Powering the diffusion engine
One of the main features of the UK’s productivity challenge over the past decade and a half has been the major gap between ‘the best’ British firms and ‘the rest’. While every region and sector has highly productive companies, the UK has a larger tail of less productive firms. As has been argued, the UK’s diffusion engine has seized up. Despite ranking consistently in the top five for innovation, the UK ranks only 38th globally for knowledge diffusion.
Building out a network to support technology transfer should be a priority for progressives. It’s an essential part of ensuring that the benefits of innovation are broadly spread across the country. Options proposed by Sir Charlie Mayfield, Andy Haldane and others include strengthening tech transfer via supply chains, creating ‘digital twins’ for businesses to show the impact of introducing new tech, and supporting management and leadership training in firms that wouldn’t normally seek it. The scale and scope of these mechanisms will change over the coming decades, but their importance will only increase.
An adaptive approach to leading through the technological revolution
The speed and depth of innovation happening simultaneously in several fields is unprecedented. This means there isn’t a mental map or instruction set for leaders - in public life or in industry - to follow. While some of the challenges we need to work through will be technical (solved by applying existing expertise or approaches that have worked before), many will be adaptive in nature - requiring us to quickly test new interventions and approaches. The next generation of progressive leaders will need to be frank about the trade-offs - often to jobs, identities and industries - and hold steady as we collectively navigate this future.

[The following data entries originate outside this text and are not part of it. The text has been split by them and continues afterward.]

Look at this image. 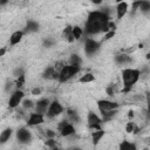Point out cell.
Instances as JSON below:
<instances>
[{
  "label": "cell",
  "instance_id": "1",
  "mask_svg": "<svg viewBox=\"0 0 150 150\" xmlns=\"http://www.w3.org/2000/svg\"><path fill=\"white\" fill-rule=\"evenodd\" d=\"M109 15L104 12H90L86 22V32L88 34H98L101 32H109Z\"/></svg>",
  "mask_w": 150,
  "mask_h": 150
},
{
  "label": "cell",
  "instance_id": "2",
  "mask_svg": "<svg viewBox=\"0 0 150 150\" xmlns=\"http://www.w3.org/2000/svg\"><path fill=\"white\" fill-rule=\"evenodd\" d=\"M141 76V71L138 69H132V68H127L122 71V79H123V93H128L131 90V87L138 81Z\"/></svg>",
  "mask_w": 150,
  "mask_h": 150
},
{
  "label": "cell",
  "instance_id": "3",
  "mask_svg": "<svg viewBox=\"0 0 150 150\" xmlns=\"http://www.w3.org/2000/svg\"><path fill=\"white\" fill-rule=\"evenodd\" d=\"M80 70V66H64L61 71H60V76H59V81L60 82H66L69 79H71L75 74H77Z\"/></svg>",
  "mask_w": 150,
  "mask_h": 150
},
{
  "label": "cell",
  "instance_id": "4",
  "mask_svg": "<svg viewBox=\"0 0 150 150\" xmlns=\"http://www.w3.org/2000/svg\"><path fill=\"white\" fill-rule=\"evenodd\" d=\"M97 107H98V110L101 111L102 116L105 115L108 111H114L118 108V104L116 102H112V101H108V100H100L97 102Z\"/></svg>",
  "mask_w": 150,
  "mask_h": 150
},
{
  "label": "cell",
  "instance_id": "5",
  "mask_svg": "<svg viewBox=\"0 0 150 150\" xmlns=\"http://www.w3.org/2000/svg\"><path fill=\"white\" fill-rule=\"evenodd\" d=\"M62 110H63V107L57 101H54V102L50 103V105H49V108H48L46 114H47L48 117H55V116L60 115L62 112Z\"/></svg>",
  "mask_w": 150,
  "mask_h": 150
},
{
  "label": "cell",
  "instance_id": "6",
  "mask_svg": "<svg viewBox=\"0 0 150 150\" xmlns=\"http://www.w3.org/2000/svg\"><path fill=\"white\" fill-rule=\"evenodd\" d=\"M100 48V45L98 42H96L95 40L93 39H87L86 40V43H84V50L87 53V55H93L95 54Z\"/></svg>",
  "mask_w": 150,
  "mask_h": 150
},
{
  "label": "cell",
  "instance_id": "7",
  "mask_svg": "<svg viewBox=\"0 0 150 150\" xmlns=\"http://www.w3.org/2000/svg\"><path fill=\"white\" fill-rule=\"evenodd\" d=\"M22 98H23V93H22L21 90H19V89L15 90V91L12 94V96H11V98H9V101H8L9 108H16V107L19 105V103H21Z\"/></svg>",
  "mask_w": 150,
  "mask_h": 150
},
{
  "label": "cell",
  "instance_id": "8",
  "mask_svg": "<svg viewBox=\"0 0 150 150\" xmlns=\"http://www.w3.org/2000/svg\"><path fill=\"white\" fill-rule=\"evenodd\" d=\"M101 118L94 114V112H89L88 114V125L90 129H95V130H101L100 124H101Z\"/></svg>",
  "mask_w": 150,
  "mask_h": 150
},
{
  "label": "cell",
  "instance_id": "9",
  "mask_svg": "<svg viewBox=\"0 0 150 150\" xmlns=\"http://www.w3.org/2000/svg\"><path fill=\"white\" fill-rule=\"evenodd\" d=\"M16 138H18V141L20 143H28L30 141L32 136H30V132L27 129L21 128V129H19L16 131Z\"/></svg>",
  "mask_w": 150,
  "mask_h": 150
},
{
  "label": "cell",
  "instance_id": "10",
  "mask_svg": "<svg viewBox=\"0 0 150 150\" xmlns=\"http://www.w3.org/2000/svg\"><path fill=\"white\" fill-rule=\"evenodd\" d=\"M59 130L61 131V135L62 136H70V135H73L74 134V127L71 125V124H69V123H67L66 121H62V123H60V125H59Z\"/></svg>",
  "mask_w": 150,
  "mask_h": 150
},
{
  "label": "cell",
  "instance_id": "11",
  "mask_svg": "<svg viewBox=\"0 0 150 150\" xmlns=\"http://www.w3.org/2000/svg\"><path fill=\"white\" fill-rule=\"evenodd\" d=\"M49 105H50V103H49V100H47V98H42V100L38 101V102H36V105H35L36 112L43 115V114L48 110Z\"/></svg>",
  "mask_w": 150,
  "mask_h": 150
},
{
  "label": "cell",
  "instance_id": "12",
  "mask_svg": "<svg viewBox=\"0 0 150 150\" xmlns=\"http://www.w3.org/2000/svg\"><path fill=\"white\" fill-rule=\"evenodd\" d=\"M27 123H28V125H39V124L43 123V116L38 112H32L29 115Z\"/></svg>",
  "mask_w": 150,
  "mask_h": 150
},
{
  "label": "cell",
  "instance_id": "13",
  "mask_svg": "<svg viewBox=\"0 0 150 150\" xmlns=\"http://www.w3.org/2000/svg\"><path fill=\"white\" fill-rule=\"evenodd\" d=\"M59 76H60V73L54 67H48L43 73L45 79H59Z\"/></svg>",
  "mask_w": 150,
  "mask_h": 150
},
{
  "label": "cell",
  "instance_id": "14",
  "mask_svg": "<svg viewBox=\"0 0 150 150\" xmlns=\"http://www.w3.org/2000/svg\"><path fill=\"white\" fill-rule=\"evenodd\" d=\"M116 12H117V19H122L125 15V13L128 12V4L124 2V1L123 2H118Z\"/></svg>",
  "mask_w": 150,
  "mask_h": 150
},
{
  "label": "cell",
  "instance_id": "15",
  "mask_svg": "<svg viewBox=\"0 0 150 150\" xmlns=\"http://www.w3.org/2000/svg\"><path fill=\"white\" fill-rule=\"evenodd\" d=\"M22 36H23V32H21V30H16V32H14V33L11 35V38H9V43H11L12 46L19 43V42L21 41Z\"/></svg>",
  "mask_w": 150,
  "mask_h": 150
},
{
  "label": "cell",
  "instance_id": "16",
  "mask_svg": "<svg viewBox=\"0 0 150 150\" xmlns=\"http://www.w3.org/2000/svg\"><path fill=\"white\" fill-rule=\"evenodd\" d=\"M115 61H116L118 64L130 63V62H131V57H130L129 55H127V54H118V55H116Z\"/></svg>",
  "mask_w": 150,
  "mask_h": 150
},
{
  "label": "cell",
  "instance_id": "17",
  "mask_svg": "<svg viewBox=\"0 0 150 150\" xmlns=\"http://www.w3.org/2000/svg\"><path fill=\"white\" fill-rule=\"evenodd\" d=\"M39 30V23L35 21H28L27 26H26V32L28 33H33V32H38Z\"/></svg>",
  "mask_w": 150,
  "mask_h": 150
},
{
  "label": "cell",
  "instance_id": "18",
  "mask_svg": "<svg viewBox=\"0 0 150 150\" xmlns=\"http://www.w3.org/2000/svg\"><path fill=\"white\" fill-rule=\"evenodd\" d=\"M104 135V131L103 130H97V131H93L91 134V139H93V143L94 144H97L100 142V139L103 137Z\"/></svg>",
  "mask_w": 150,
  "mask_h": 150
},
{
  "label": "cell",
  "instance_id": "19",
  "mask_svg": "<svg viewBox=\"0 0 150 150\" xmlns=\"http://www.w3.org/2000/svg\"><path fill=\"white\" fill-rule=\"evenodd\" d=\"M11 135H12V129H11V128L5 129V130L1 132V135H0V142H1V143L7 142V141L9 139V137H11Z\"/></svg>",
  "mask_w": 150,
  "mask_h": 150
},
{
  "label": "cell",
  "instance_id": "20",
  "mask_svg": "<svg viewBox=\"0 0 150 150\" xmlns=\"http://www.w3.org/2000/svg\"><path fill=\"white\" fill-rule=\"evenodd\" d=\"M120 150H137L136 145L134 143H130L128 141H123L120 145Z\"/></svg>",
  "mask_w": 150,
  "mask_h": 150
},
{
  "label": "cell",
  "instance_id": "21",
  "mask_svg": "<svg viewBox=\"0 0 150 150\" xmlns=\"http://www.w3.org/2000/svg\"><path fill=\"white\" fill-rule=\"evenodd\" d=\"M138 8L142 12H149L150 11V1H139L138 2Z\"/></svg>",
  "mask_w": 150,
  "mask_h": 150
},
{
  "label": "cell",
  "instance_id": "22",
  "mask_svg": "<svg viewBox=\"0 0 150 150\" xmlns=\"http://www.w3.org/2000/svg\"><path fill=\"white\" fill-rule=\"evenodd\" d=\"M93 81H94V75L90 74V73L84 74V75L81 76V79H80V82H81V83H88V82H93Z\"/></svg>",
  "mask_w": 150,
  "mask_h": 150
},
{
  "label": "cell",
  "instance_id": "23",
  "mask_svg": "<svg viewBox=\"0 0 150 150\" xmlns=\"http://www.w3.org/2000/svg\"><path fill=\"white\" fill-rule=\"evenodd\" d=\"M67 114H68V116H69V120H70V121H73V122H79V121H80L79 114H77L76 111L68 109V110H67Z\"/></svg>",
  "mask_w": 150,
  "mask_h": 150
},
{
  "label": "cell",
  "instance_id": "24",
  "mask_svg": "<svg viewBox=\"0 0 150 150\" xmlns=\"http://www.w3.org/2000/svg\"><path fill=\"white\" fill-rule=\"evenodd\" d=\"M81 35H82V29H81V27H79V26L73 27V36L75 38V40H79V39L81 38Z\"/></svg>",
  "mask_w": 150,
  "mask_h": 150
},
{
  "label": "cell",
  "instance_id": "25",
  "mask_svg": "<svg viewBox=\"0 0 150 150\" xmlns=\"http://www.w3.org/2000/svg\"><path fill=\"white\" fill-rule=\"evenodd\" d=\"M70 64H71V66H80V64H81V59H80V56L73 54V55L70 56Z\"/></svg>",
  "mask_w": 150,
  "mask_h": 150
},
{
  "label": "cell",
  "instance_id": "26",
  "mask_svg": "<svg viewBox=\"0 0 150 150\" xmlns=\"http://www.w3.org/2000/svg\"><path fill=\"white\" fill-rule=\"evenodd\" d=\"M23 84H25V74H23V75H20V76L16 79V81H15V86L18 87V89L21 88Z\"/></svg>",
  "mask_w": 150,
  "mask_h": 150
},
{
  "label": "cell",
  "instance_id": "27",
  "mask_svg": "<svg viewBox=\"0 0 150 150\" xmlns=\"http://www.w3.org/2000/svg\"><path fill=\"white\" fill-rule=\"evenodd\" d=\"M71 34H73V27H70V26H67V27L64 28V30H63V38L68 39V38H69Z\"/></svg>",
  "mask_w": 150,
  "mask_h": 150
},
{
  "label": "cell",
  "instance_id": "28",
  "mask_svg": "<svg viewBox=\"0 0 150 150\" xmlns=\"http://www.w3.org/2000/svg\"><path fill=\"white\" fill-rule=\"evenodd\" d=\"M22 105H23L25 109H29V108L33 107V102H32L30 100H25L23 103H22Z\"/></svg>",
  "mask_w": 150,
  "mask_h": 150
},
{
  "label": "cell",
  "instance_id": "29",
  "mask_svg": "<svg viewBox=\"0 0 150 150\" xmlns=\"http://www.w3.org/2000/svg\"><path fill=\"white\" fill-rule=\"evenodd\" d=\"M125 129H127V131H128V132H132V131H134V129H135V124H134V122H128V124H127Z\"/></svg>",
  "mask_w": 150,
  "mask_h": 150
},
{
  "label": "cell",
  "instance_id": "30",
  "mask_svg": "<svg viewBox=\"0 0 150 150\" xmlns=\"http://www.w3.org/2000/svg\"><path fill=\"white\" fill-rule=\"evenodd\" d=\"M46 144H47L49 148H52V149H53L54 146H56V142H55L53 138H48V139L46 141Z\"/></svg>",
  "mask_w": 150,
  "mask_h": 150
},
{
  "label": "cell",
  "instance_id": "31",
  "mask_svg": "<svg viewBox=\"0 0 150 150\" xmlns=\"http://www.w3.org/2000/svg\"><path fill=\"white\" fill-rule=\"evenodd\" d=\"M114 35H115V32H114V30H110V32H108V33L105 34V38H104V39H105V40H109V39H111Z\"/></svg>",
  "mask_w": 150,
  "mask_h": 150
},
{
  "label": "cell",
  "instance_id": "32",
  "mask_svg": "<svg viewBox=\"0 0 150 150\" xmlns=\"http://www.w3.org/2000/svg\"><path fill=\"white\" fill-rule=\"evenodd\" d=\"M46 135H47V137L53 138V137L55 136V132H54V131H52V130H47V131H46Z\"/></svg>",
  "mask_w": 150,
  "mask_h": 150
},
{
  "label": "cell",
  "instance_id": "33",
  "mask_svg": "<svg viewBox=\"0 0 150 150\" xmlns=\"http://www.w3.org/2000/svg\"><path fill=\"white\" fill-rule=\"evenodd\" d=\"M45 46L46 47H50L52 45H53V40H50V39H47V40H45Z\"/></svg>",
  "mask_w": 150,
  "mask_h": 150
},
{
  "label": "cell",
  "instance_id": "34",
  "mask_svg": "<svg viewBox=\"0 0 150 150\" xmlns=\"http://www.w3.org/2000/svg\"><path fill=\"white\" fill-rule=\"evenodd\" d=\"M32 94H33V95H40V94H41V89H40V88H34V89L32 90Z\"/></svg>",
  "mask_w": 150,
  "mask_h": 150
},
{
  "label": "cell",
  "instance_id": "35",
  "mask_svg": "<svg viewBox=\"0 0 150 150\" xmlns=\"http://www.w3.org/2000/svg\"><path fill=\"white\" fill-rule=\"evenodd\" d=\"M146 98H148V112H149V116H150V93L146 94Z\"/></svg>",
  "mask_w": 150,
  "mask_h": 150
},
{
  "label": "cell",
  "instance_id": "36",
  "mask_svg": "<svg viewBox=\"0 0 150 150\" xmlns=\"http://www.w3.org/2000/svg\"><path fill=\"white\" fill-rule=\"evenodd\" d=\"M107 94L110 95V96L114 95V89H112V87H108V88H107Z\"/></svg>",
  "mask_w": 150,
  "mask_h": 150
},
{
  "label": "cell",
  "instance_id": "37",
  "mask_svg": "<svg viewBox=\"0 0 150 150\" xmlns=\"http://www.w3.org/2000/svg\"><path fill=\"white\" fill-rule=\"evenodd\" d=\"M128 116H129V118H132V117H134V112H132V111H129Z\"/></svg>",
  "mask_w": 150,
  "mask_h": 150
},
{
  "label": "cell",
  "instance_id": "38",
  "mask_svg": "<svg viewBox=\"0 0 150 150\" xmlns=\"http://www.w3.org/2000/svg\"><path fill=\"white\" fill-rule=\"evenodd\" d=\"M4 54H5V48H2V49L0 50V56H2Z\"/></svg>",
  "mask_w": 150,
  "mask_h": 150
},
{
  "label": "cell",
  "instance_id": "39",
  "mask_svg": "<svg viewBox=\"0 0 150 150\" xmlns=\"http://www.w3.org/2000/svg\"><path fill=\"white\" fill-rule=\"evenodd\" d=\"M69 150H81V149L80 148H70Z\"/></svg>",
  "mask_w": 150,
  "mask_h": 150
},
{
  "label": "cell",
  "instance_id": "40",
  "mask_svg": "<svg viewBox=\"0 0 150 150\" xmlns=\"http://www.w3.org/2000/svg\"><path fill=\"white\" fill-rule=\"evenodd\" d=\"M52 150H60V149H59V148H57V146H54V148H53V149H52Z\"/></svg>",
  "mask_w": 150,
  "mask_h": 150
},
{
  "label": "cell",
  "instance_id": "41",
  "mask_svg": "<svg viewBox=\"0 0 150 150\" xmlns=\"http://www.w3.org/2000/svg\"><path fill=\"white\" fill-rule=\"evenodd\" d=\"M146 57H148V59H150V52H149V53L146 54Z\"/></svg>",
  "mask_w": 150,
  "mask_h": 150
},
{
  "label": "cell",
  "instance_id": "42",
  "mask_svg": "<svg viewBox=\"0 0 150 150\" xmlns=\"http://www.w3.org/2000/svg\"><path fill=\"white\" fill-rule=\"evenodd\" d=\"M144 150H148V149H144Z\"/></svg>",
  "mask_w": 150,
  "mask_h": 150
}]
</instances>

The technology revolution is radically reshaping society. The question is whether this radical revolution warrants a radical political response and whether we believe that it can be shaped to benefit not just a small elite, but to help unpick some of the big challenges facing our generation. The shifts in technology we’re living through will need a complete realignment - not just in how government provides services, but in how we plan for the future.
We will need to develop new institutions to help guide this change, coupled with a highly adaptive approach to navigating the policy choices we face. We need to demonstrate the promise of the next wave of innovation to people and their communities - in health, education, transport, and getting in and on at work. Our political ambition for technology should match the scale of this promise - not just in tackling the challenges and diseases of today, but in framing the possibility for the next generation.
New political parties and movements have been borne out of technological change before. They need to again, with progressives establishing a new vision that harnesses science, innovation and technology for good. The future is already here; the real question is how we choose to meet it.